SEMay 11, 2020

Failure Mode Reasoning in Model Based Safety Analysis

arXiv:2005.06279v28 citations
AI Analysis

This work addresses safety analysis for industrial systems, specifically in the power industry, by integrating FMR with existing methods, representing an incremental improvement in model-based safety analysis.

The paper tackles the problem of analyzing failures in Safety Instrumented Systems (SIS) by introducing Failure Mode Reasoning (FMR), a novel method that automatically analyzes SIS programs to calculate potential failures, and demonstrates its integration with other model-based safety analysis methods like HiP-HOPS and CFT in a power industry case study, resulting in a collective list of SIS failure modes with reliability measures.
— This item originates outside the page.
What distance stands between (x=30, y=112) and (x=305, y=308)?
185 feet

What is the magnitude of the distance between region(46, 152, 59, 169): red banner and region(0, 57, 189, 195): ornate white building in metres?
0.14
Failure Mode Reasoning (FMR) is a novel approach for analyzing failure in a Safety Instrumented System (SIS). The method uses an automatic analysis of an SIS program to calculate potential failures in parts of the SIS. In this paper we use a case study from the power industry to demonstrate how FMR can be utilized in conjunction with other model-based safety analysis methods, such as HiP-HOPS and CFT, in order to achieve a comprehensive safety analysis of SIS. In this case study, FMR covers the analysis of SIS inputs while HiP-HOPS/CFT models the faults of logic solver and final elements. The SIS program is analyzed by FMR and the results are exported to HiP-HOPS/CFT via automated interfaces. The final outcome is the collective list of SIS failure modes along with their reliability measures. We present and review the results from both qualitative and quantitative perspectives.